Los fines de semana, daba igual el tiempo que hiciera, los mayores
ganaban espacio a costa de un patio que se convertía en una pista de circo que
ofrecía a los vecinos de la manzana un espectáculo de críos que imagino que, en
más de una ocasión, debió dejarles sin siesta. Las casas más próximas fueron
murallas que nos protegían de una ciudad que escondía cien mil peligros a la
vuelta cada equina. A fin de cuentas, en nuestro castillo habitaban tantas
princesas como dedos hay en una mano. Allí pasé mi infancia, parte de mi
juventud y aun hoy, cuando poco queda de todo aquello, voy con frecuencia
porque mi madre sigue haciéndose fuerte en el castillo.
Sin embargo, ahora, en mi propia medianía, la vida me devuelve a casa de
unos padres de los que ya sólo quedan la mitad, y todo me resulta extraño. Las habitaciones,
el patio, la cocina y el salón son solo las rémoras de un tiempo que existió y
que a veces, sin quererlo, se va difuminando y solo deja el recuerdo de
sensaciones que llegas a tocar con las puntas de unos dedos que andan ya
encallecidos.

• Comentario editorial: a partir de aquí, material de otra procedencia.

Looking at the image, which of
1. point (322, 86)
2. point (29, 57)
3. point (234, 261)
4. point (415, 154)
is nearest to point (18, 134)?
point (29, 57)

Lo común y cercano se vuelve distante. Es extraño.
Decía Rilke que la verdadera patria del hombre es la infancia. A buen
seguro que sí. Debe ser por eso que mientras voy de habitación en habitación, reconociendo algunos olores de antes, siento
una cierta nostalgia que tal vez se parece a la del emigrante que un día salió
de casa en busca de su propio futuro, ennobleciéndola en su memoria, y que al
volver a su tierra chica apenas reconoce nada.